Ingredients
1 whole rooster (about 500 g / 1 lb), 20 Sichuan peppercorns, 25 g (about 2 tablespoons) broth.
Seasonings
25 g scallions, 25 g soy sauce, 5 g MSG, 5 g salt, 10 g sesame oil, 10 g white sugar.
Instructions
1. Remove the feathers and innards from the chicken, discarding the head, feet, and gizzard, then rinse thoroughly and pluck any remaining fine hairs; place the chicken in a pot of boiling water and cook for 15 minutes, add some cold water and cook for another 15 minutes, until a bamboo skewer inserted into the thigh comes out without any blood—this indicates the chicken is fully cooked; then remove it and soak in cold boiled water until completely cool, take it out, let the skin dry, and brush with a little sesame oil.

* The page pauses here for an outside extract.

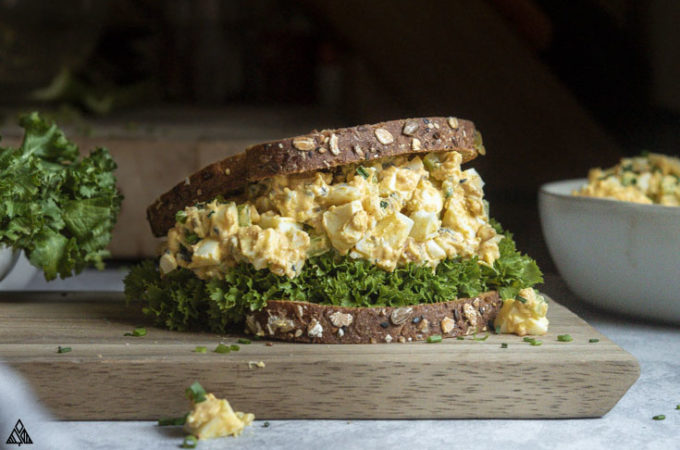 Classic egg salad recipe in between 2 slices of sandwich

2. Finely chop the scallions and Sichuan peppercorns together, then combine with scallions, soy sauce, broth, MSG, salt, sesame oil, and white sugar to make the sauce.
3. Remove the bones from the cooked chicken that has been brushed with sesame oil, chop into pieces, and arrange on a plate. Pour the prepared sauce over the top and mix well before serving. This dish has a fragrant scallion and Sichuan pepper aroma, with a light and refreshing taste.